One of New York’s key advantages as a center for VC is that it’s a place where many young people want to live and has attracted more young people who want to innovate than anywhere except for San Francisco, General Catalyst managing director David Fialkow said in a third session.
The abundant institutional knowledge in the operating part of the industry that resides in New York makes it easier for VC firms to bring in experienced operators to help build portfolio companies, Fialkow added.
Web3, women’s health, climate tech and more
Other sessions focused on the next wave in fintech, arguments for and against crypto and web3, the future of health tech and climate tech, the roles of incubators and accelerators, and addressing social needs such as women’s health. Plenty of thought-provoking ideas were disseminated through brief, back-to-back panels, but networking and building relationships were clearly the Summit’s main event.
One Atlanta-based founder told VCJ that while it’s not his natural inclination, the Summit’s welcoming atmosphere had made him feel comfortable walking up to strangers and starting conversations.
Government heavyweights such as SEC chair Gary Gensler and former US Treasury Secretary Robert Rubin were on hand virtually and in-person, respectively, to share thoughts on regulation’s role in private markets and macroeconomic reverberations on venture capital.
But keener insights emerged from panels like one on web3’s future, where Matt Homer, a former regulator at FDIC, noted a dramatic transformation from 10 years ago to an all-in focus among regulators on web3, among other VC sectors.
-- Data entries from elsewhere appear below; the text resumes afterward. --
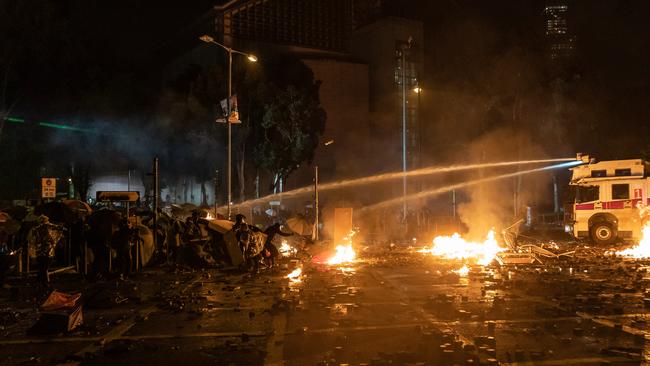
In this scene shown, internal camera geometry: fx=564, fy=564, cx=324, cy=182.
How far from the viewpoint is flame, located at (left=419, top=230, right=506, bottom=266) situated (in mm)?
18938

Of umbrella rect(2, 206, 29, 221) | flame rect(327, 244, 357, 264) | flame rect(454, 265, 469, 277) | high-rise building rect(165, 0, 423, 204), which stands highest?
high-rise building rect(165, 0, 423, 204)

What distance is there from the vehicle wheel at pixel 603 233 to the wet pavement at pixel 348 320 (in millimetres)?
9627

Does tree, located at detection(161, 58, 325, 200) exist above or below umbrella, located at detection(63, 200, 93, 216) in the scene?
above

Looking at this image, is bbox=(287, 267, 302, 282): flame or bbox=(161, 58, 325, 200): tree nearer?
bbox=(287, 267, 302, 282): flame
Regulators are grappling with how to apply existing rules regarding capital markets to the crypto space, how to expand their jurisdiction in the space and the risk of saying “no” to the innovation that’s occurring, said Homer, who is now executive in residence at fintech-focused Nyca Partners.
“The big existential question looming is what do you do with intermediaries or how will intermediaries look different?” Homer said. Other questions include whether to regulate blockchain code or continue to treat it like free speech.
“The founders [in web3] who succeed will be those who can build within a regulated environment,” Homer added.
Lingering effects of pandemic
Although the pandemic seems to have receded from top of mind, its enduring impact could be felt at this year’s summit. In the first session after opening remarks, Bonobos co-founder Andy Dunn spoke about learning how to manage his bipolar illness after years of denial and a stint in Bellevue several years ago. Dunn made a case for founders opening up and showing their vulnerability, enabling them to connect with others.
Although Dunn said, “it’s in your self-interest to be known for who you are,” he added that disclosure needs to be strategic. “Do it after you close your first [fundraising] round,” choosing the right time within the following six to nine months to have a conversation with your new board members about your condition, he advised.
One of five entrepreneurs is likely to have some kind of mood disorder, according to academic research. Dunn urged founders to take an hour once a week to unburden themselves about whatever is causing them stress with someone independent of their personal and professional lives – whether that person is a therapist, psychiatrist or an executive coach. And to eliminate all excuses, Dunn advised start-up execs to expense the professional help to their companies because “an investment in the mental health, well-being and leadership of its founder is worth it.”
Acknowledging how hard the past two years has been on everybody, von Tobel at Inspired said, “We wanted to say, ‘We’re back, but we’re back differently.’ Being together matters and being authentic matters. Being an entrepreneur is extremely hard and having supportive relationships is very important.”